Matthew Beyer has begun a “Moments In History” series to raise awareness of important historical events. Each post will also have book recommendations about the moment in history, using our extensive history collection in the library.
September 5th-6th, 1972
Black September & The Munich Massacre
In 1972, during the Summer Olympics Games in Munich Germany, an event would take place that would shock the world and create a flash bulb moment in history. These moments are a type of collective memory that large portions of the population share, as each individual can remember exactly where they were and what they were doing when they learned about the given event. Examples of this include The Moon Landing, JFK’s assassination, and (in my own life time) 9/11. These events are becoming much more common as information is being spread at a faster rate through the use of the Internet and 24/7 news coverage.
On September 5th, 1972, eight members of a terrorist group infiltrated the Olympic housing compounds of the Israeli Olympic Team. They were members of Black September, a group affiliated and connected to the Palestinian Liberation Organization or PLO. The terrorists were armed with AK-47’s, pistols, and grenades, and in the ensuing chaos of entering the dormitories, several athletes were injured and two killed while they bravely attempted to fight off and barricade themselves from their attackers. Eventually, the remaining 9 athletes were subdued.

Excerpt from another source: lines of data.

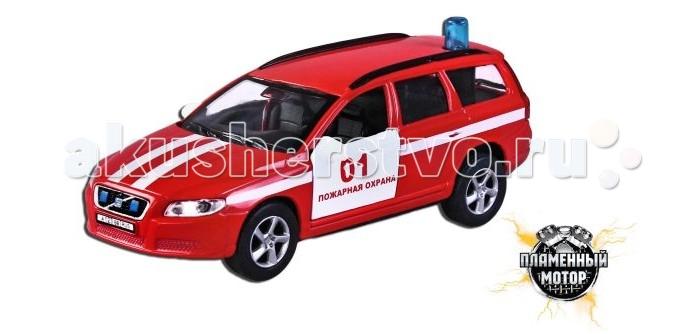 Пламенный мотор Машинка инерционная Volvo Пожарная охрана (свет, звук) 1:32Машинка инерционная Volvo Пожарная охрана (свет, звук) 1:32Машинка инерционная Пламенный мотор Volvo. Пожарная охрана привлечет к себе внимание не только детей, но и взрослых. Машина представляет собой автомобиль пожарной охраны марки Volvo с открывающимися дверьми. Авто оснащено световыми и звуковыми эффектами, а также имеет инерционный ход. Машинку необходимо отвести назад, затем отпустить - и она быстро поедет вперед. Прорезиненные колеса обеспечивают надежное сцепление с любой поверхностью пола. Ваш ребенок будет часами играть с этой машинкой, придумывая различные истории. Порадуйте его таким замечательным подарком! Рекомендуется докупить 3 батарейки типа LR41 (товар комплектуется демонстрационными).<br>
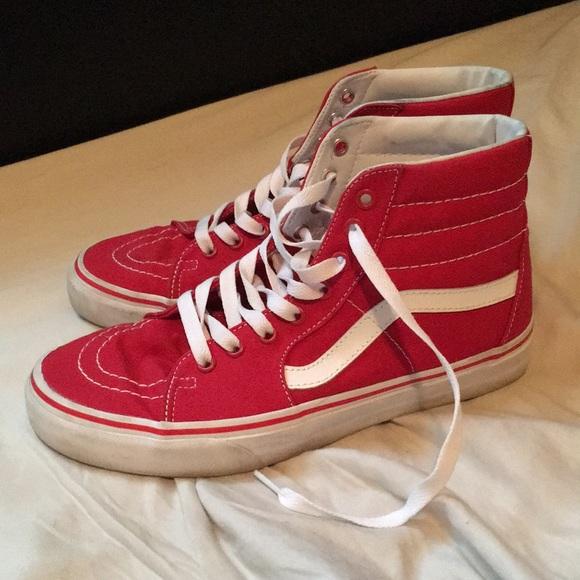 57e5c587b7 Vans Sk8-Hi Crimson   True White (Red). M 5a466832b7f72b9f0a112a3d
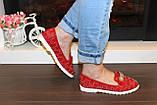 Туфли женские красные лаковые код Т245, фото 3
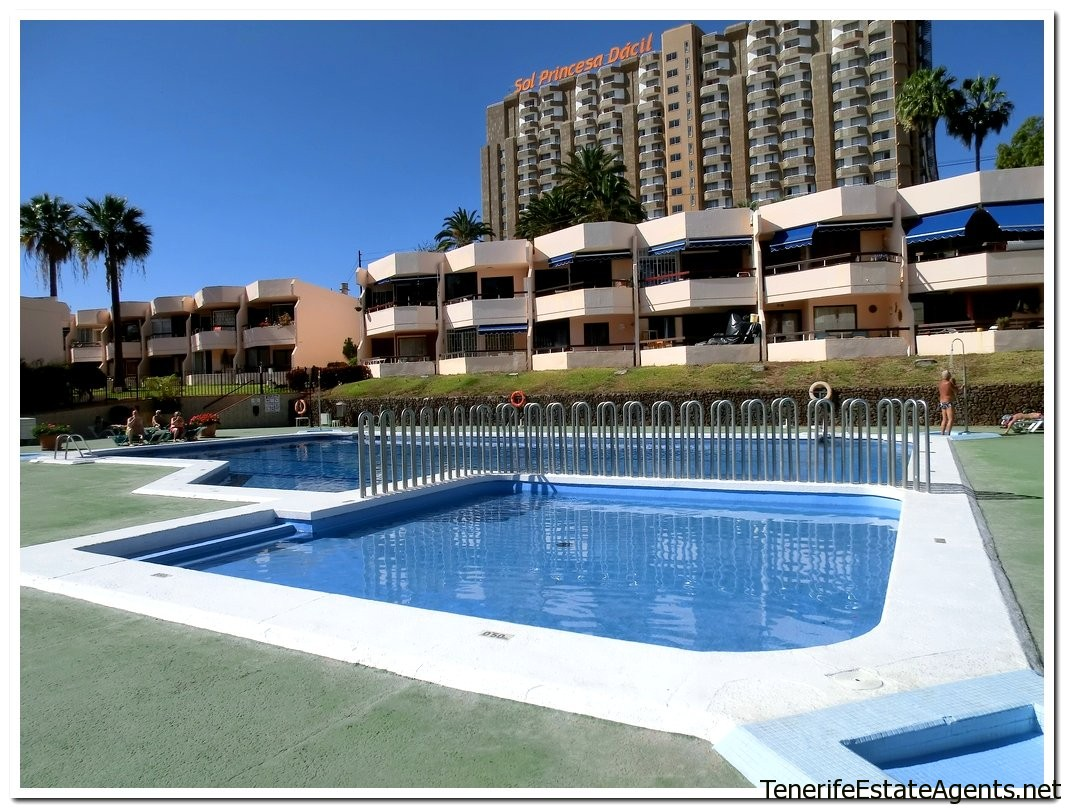 Sur y Sol 1 bedroom apartment for sale 114,950€, Los ...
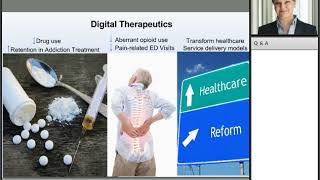 Download Mobile Technology for Global Mental Health Research Video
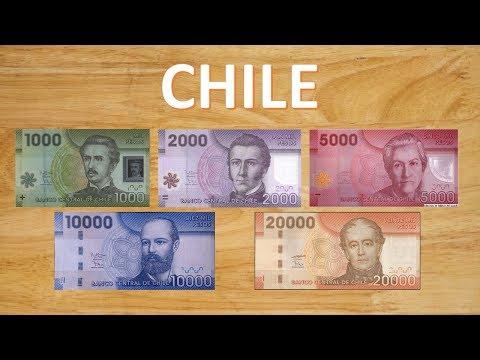 Los billetes que circulan actualmente en Chile – 2018 – Familia de Billetes – Cono monetario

By morning, nearly a billion people around the world were watching the tense standoff unfold on television. The terrorists demanded the release of some 234 Palestinians prisoners as well as a few other secular non-Islamic groups. The official Israeli position at the time was no negotiation with terrorists at any cost, due to the fear that such concessions would only lead to more hostages and threats against Jews.
The German government dragged out negotiations as long as they could. They quickly devised a plan to raid the building and attempt to rescue the hostages. As they were moments away from making entry, the terrorists appeared on the patio, threatening to kill two Israeli hostages. Their entire plan was ruined because there were dozens of news agencies on site reporting on what the police were doing, and the terrorists were inside watching it all unfold live on television.
The government finally agreed to charter a plan and have the entire group flown to Cairo, Egypt, where negotiations could continue. This was a ploy to plan an ambush at the airport. The terrorists were driven to waiting helicopters and then to an airport where a jet was waiting. The jet was supposed to have police on board dressed as flight crew, but through a series of poor communication and lack of centralized command, the German police abandoned this plan and all that were there to rescue the hostages were five police acting as snipers hundreds of meters away. They had no radios nor did they have night vision or scopes on their rifles.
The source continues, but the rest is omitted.